[Doc-SIG] PEP: Docstring Processing System Framework

David Goodger dgoodger@bigfoot.com
Sun, 03 Jun 2001 10:30:08 -0400

Hello all,

After much thought and reorganization*, I am pleased to offer this candidate
PEP. Two related candidate PEPs follow, all part of the Docstring Processing
System (DPS) project. I will be seeking PEP numbers ASAP; once obtained, I
will post them to comp.lang.python.

The website for this project is http://docstring.sf.net. The three PEPs
posted here, plus supporting XML DTDs, are available for individual browsing
there. I've released version 0.1 of the project, which contains all
specification files as well as the code.
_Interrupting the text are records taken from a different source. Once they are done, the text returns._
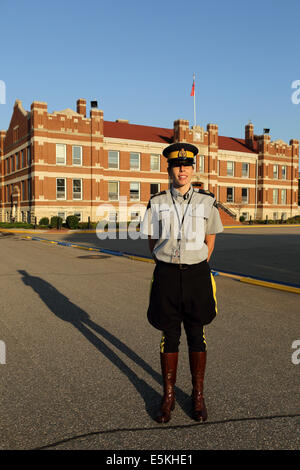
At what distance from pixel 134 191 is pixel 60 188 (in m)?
8.31

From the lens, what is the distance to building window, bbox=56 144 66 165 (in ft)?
128

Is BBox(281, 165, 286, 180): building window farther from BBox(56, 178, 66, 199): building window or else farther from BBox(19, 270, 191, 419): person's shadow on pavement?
BBox(19, 270, 191, 419): person's shadow on pavement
Apart from one module
(dps.statemachine, useful for line-based parsing using regular-expressions),
there is only a skeleton of the core system. I welcome any input.

Several similar projects already exist. I invite their authors to take a
look at the approach presented in this PEP and to consider consolidating our
efforts. I will be happy to add developers and project admins to the
SourceForge project; please let me know if you are interested. I would like
this to be an open, community project!

I've simultaneously released the reStructuredText project, an input parser
component for the DPS, at http://structuredtext.sf.net. I'll be posting the
updated specification to Doc-SIG shortly. My hope is that these projects
will form the foundation for a standard documentation tool for Python.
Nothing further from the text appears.